Filed Under: Snacks

Next On The Chopping Block: Circus Peanuts, Graham Crackers, and Marshmallow Peeps

“If you thought the real dangers to children’s health were smoking, drugs or drunk driving,” opines The Wall Street Journal this morning, “you are clearly old-fashioned. The new threat is from Oreo cookies … Apparently Americans aren’t clever enough to figure out for themselves that cookies aren’t as healthy as broccoli.”

A threat from Oreos? Yesterday, The San Francisco Chronicle first reported that a California lawyer has sued Kraft, the maker of Nabisco products, in the hopes of permanently banning the sale of those crunchy, creamy goodies to Californians under 21 years of age.

As Austin Powers’ Doctor Evil might say: “R-r-r-r-r-i-i-i-i-g-g-h-t.”

Attorney Stephen Joseph’s first claim is that Oreos’ “trans fats” — the by-products of turning cooking oils into a room-temperature solid — are nasty molecules that smart people just shouldn’t eat. Or, as one Charleston (SC) columnist put it this morning, “the stuff that makes them good is dangerous.

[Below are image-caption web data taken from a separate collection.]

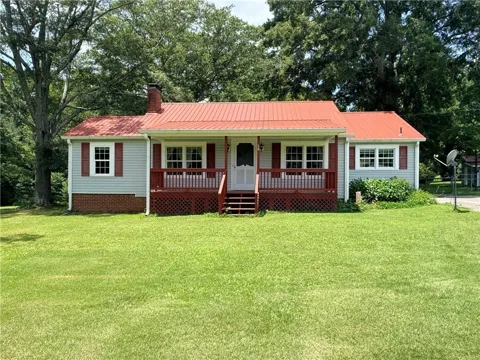 16 Garrett Avenue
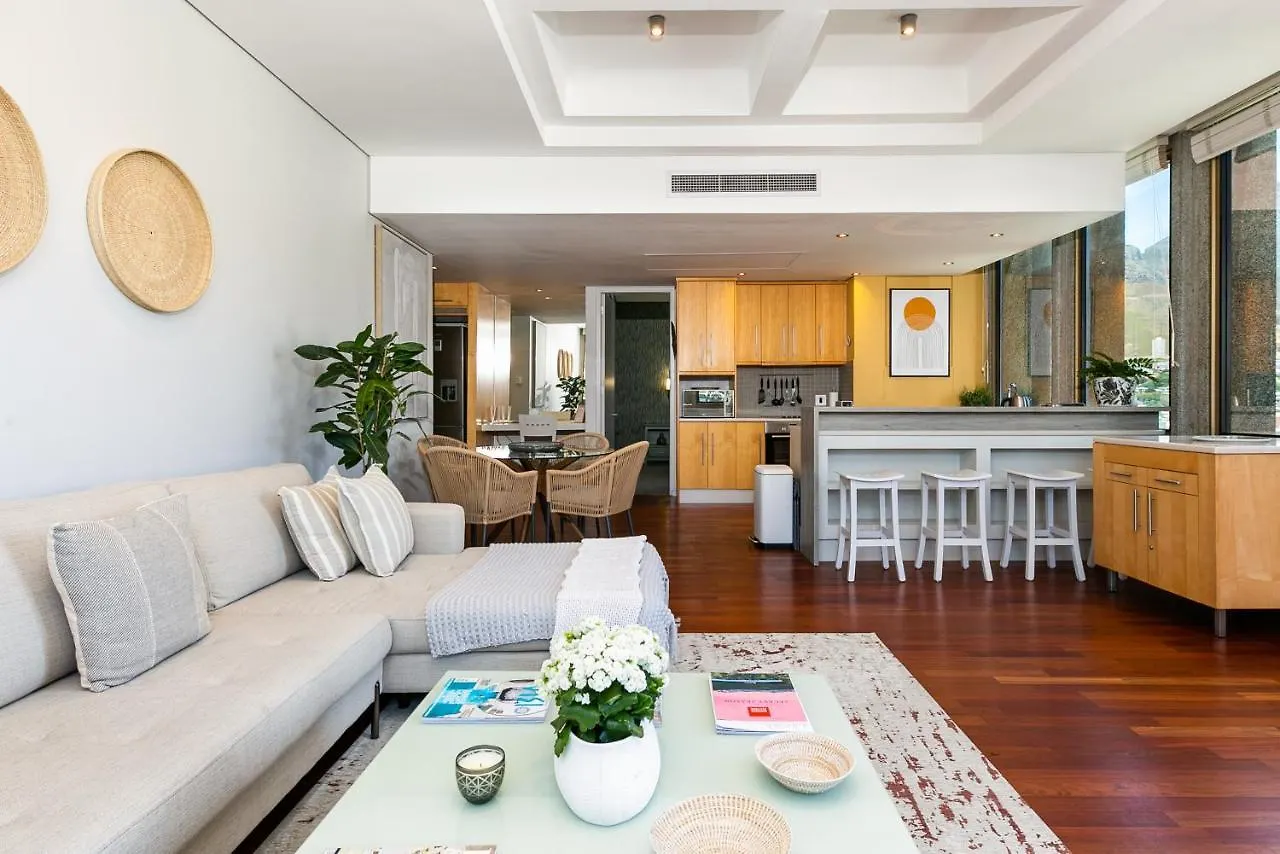 #1604 Cartwright -Diamond In The Sky Daire Cape Town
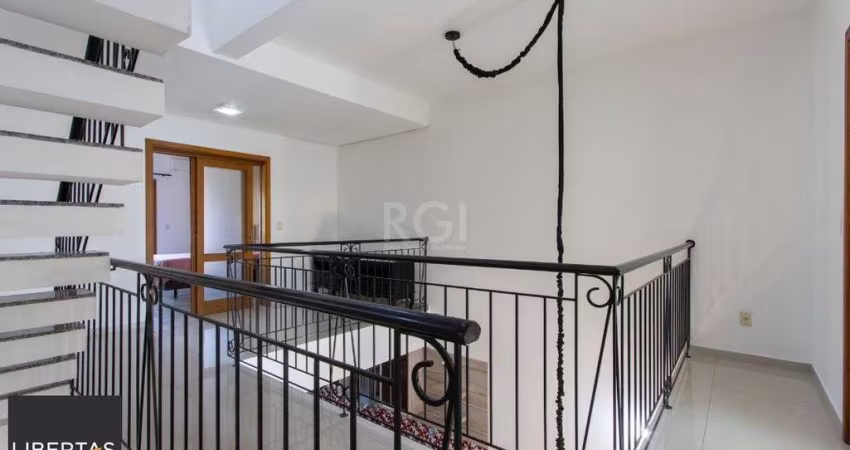 Casa para Venda - 204m², 3 dormitórios, sendo 3 suites, 2 vagas - Espirito Santo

Last July the National Academy of Sciences’ Institute of Medicine (IOM) thrust trans fats into the public debate with a critical report. True to form, the dietary scolds at the Center for Science in the Public Interest (CSPI) responded with renewed demands for trans-fat food labels, which will soon arrive on your grocery shelves.

Since IOM issued its 2002 findings, more than 14,000 news stories have been written about trans fats, making Mr. Joseph’s second claim — that “very few people know about it” — less than believable.

Trans fats only make up 2 to 4 percent of our calorie intake. What’s so terrible about them anyway? Just one thing: they elevate levels of low-density lipoprotein (LDL), the so-called “bad cholesterol” in the human bloodstream. But this is where the science ends and the speculation begins.

Increased LDL, nutrition nannies insist, can lead to heart disease. But the scientific evidence doesn’t bear that out. In fact, the largest and most ambitious study of coronary health ever conducted (the famed Framingham Heart Study) found that the opposite is true for people over 47 years old — the age group usually considered most “at risk” for cholesterol-related illnesses. And as early as 1981, scientists were finding that LDL cholesterol appears to protect women from strokes and other non-coronary causes of death.

Which brings us back to Mr. Joseph and his attempt to ban baked goods from polite society. The most common trans-fat-laden food, of course, isn’t the Oreo. It’s margarine. And margarine use, you may recall, increased in the U.S. over the last 40 years precisely because health activists warned us away from real butter in the first place.